**STATED PROBLEM**
Switch "the stone wall" to "the brick wall" wherever it occurs in the items below, and write the items out again with nothing else changed. Leave the pictures out of your answer.
** Begin EXCERPTED RECORDS **
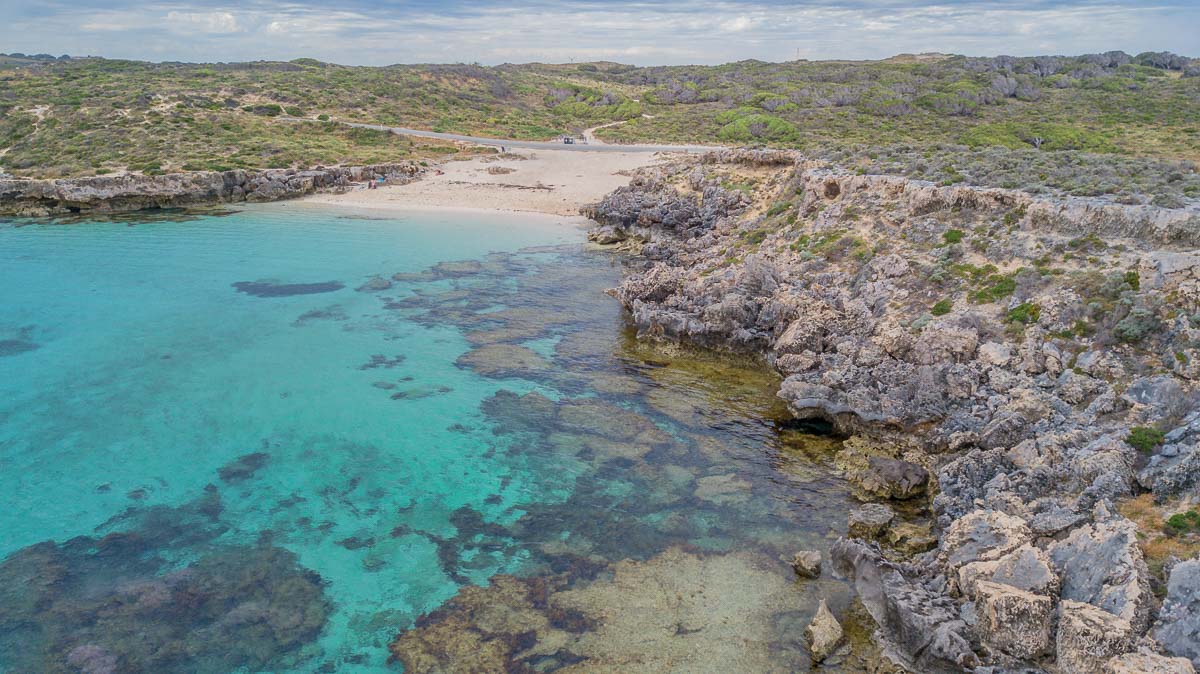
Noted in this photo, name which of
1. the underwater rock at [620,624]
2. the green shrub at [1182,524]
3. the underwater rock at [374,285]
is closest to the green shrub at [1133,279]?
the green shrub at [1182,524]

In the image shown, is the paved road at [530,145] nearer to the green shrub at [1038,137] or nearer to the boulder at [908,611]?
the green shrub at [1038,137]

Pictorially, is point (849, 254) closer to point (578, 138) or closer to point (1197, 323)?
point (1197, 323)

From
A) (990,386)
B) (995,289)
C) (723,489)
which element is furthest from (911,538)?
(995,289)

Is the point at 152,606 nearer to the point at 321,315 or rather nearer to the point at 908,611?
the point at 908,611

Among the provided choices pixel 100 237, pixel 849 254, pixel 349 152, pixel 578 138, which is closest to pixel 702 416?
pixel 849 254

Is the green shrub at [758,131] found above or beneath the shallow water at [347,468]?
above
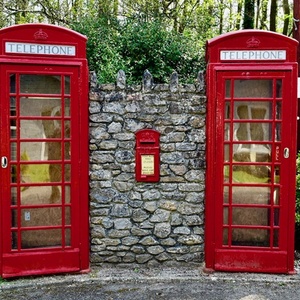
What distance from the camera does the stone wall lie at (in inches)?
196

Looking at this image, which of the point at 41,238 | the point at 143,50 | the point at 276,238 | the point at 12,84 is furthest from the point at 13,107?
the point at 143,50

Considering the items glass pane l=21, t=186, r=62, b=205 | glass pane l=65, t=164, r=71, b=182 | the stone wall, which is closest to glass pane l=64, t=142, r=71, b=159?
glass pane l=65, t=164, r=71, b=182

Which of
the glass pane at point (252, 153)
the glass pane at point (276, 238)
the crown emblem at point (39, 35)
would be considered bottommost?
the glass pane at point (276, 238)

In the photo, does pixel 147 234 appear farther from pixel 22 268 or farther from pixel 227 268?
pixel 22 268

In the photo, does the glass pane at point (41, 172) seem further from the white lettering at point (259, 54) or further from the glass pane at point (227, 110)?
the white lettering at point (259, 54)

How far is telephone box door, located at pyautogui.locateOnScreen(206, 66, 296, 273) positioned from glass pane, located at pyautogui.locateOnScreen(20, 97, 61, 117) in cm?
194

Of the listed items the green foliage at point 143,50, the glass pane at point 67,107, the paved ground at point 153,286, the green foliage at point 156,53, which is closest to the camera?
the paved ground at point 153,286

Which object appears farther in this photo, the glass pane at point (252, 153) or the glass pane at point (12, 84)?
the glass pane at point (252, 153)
** End EXCERPTED RECORDS **
**THE OUTPUT**
Noted in this photo, name which of
1. the underwater rock at [620,624]
2. the green shrub at [1182,524]
3. the underwater rock at [374,285]
is closest to the green shrub at [1133,279]?
the green shrub at [1182,524]

In the image shown, is the paved road at [530,145] nearer to the green shrub at [1038,137] or nearer to the boulder at [908,611]?
the green shrub at [1038,137]

Pictorially, is point (849, 254) closer to point (578, 138) or closer to point (1197, 323)?
point (1197, 323)

From
A) (990,386)
B) (995,289)
C) (723,489)
which element is furthest from (911,538)?
(995,289)

Is the point at 152,606 nearer to the point at 321,315 or rather nearer to the point at 908,611?
the point at 908,611

Among the provided choices pixel 100 237, pixel 849 254, pixel 349 152, pixel 578 138, which is closest to pixel 702 416?
pixel 849 254

Is the green shrub at [758,131] found above or beneath the shallow water at [347,468]?
above
What distance from the camera does the brick wall lie at (in inches)?
196

Looking at this image, which of the point at 41,238 | the point at 143,50 | the point at 276,238 | the point at 12,84 is furthest from the point at 13,107?
the point at 143,50

Considering the items glass pane l=21, t=186, r=62, b=205 | glass pane l=65, t=164, r=71, b=182 | the brick wall, which is closest to glass pane l=64, t=142, r=71, b=159?
glass pane l=65, t=164, r=71, b=182

Which of
the glass pane at point (252, 153)
the glass pane at point (276, 238)
the crown emblem at point (39, 35)
would be considered bottommost?
the glass pane at point (276, 238)

In the photo, does pixel 147 234 appear farther from pixel 22 268 or farther from pixel 227 268?
pixel 22 268

In the photo, does the glass pane at point (41, 172) seem further from the white lettering at point (259, 54) or further from the glass pane at point (227, 110)?
the white lettering at point (259, 54)

How far is telephone box door, located at pyautogui.locateOnScreen(206, 66, 296, 273) positioned from glass pane, located at pyautogui.locateOnScreen(20, 97, 61, 117) in cm?
194

Of the listed items the green foliage at point 143,50, the glass pane at point 67,107, the paved ground at point 153,286, the green foliage at point 156,53, which is closest to the camera?
the paved ground at point 153,286

Which object appears farther in this photo, the glass pane at point (252, 153) or the glass pane at point (12, 84)?
the glass pane at point (252, 153)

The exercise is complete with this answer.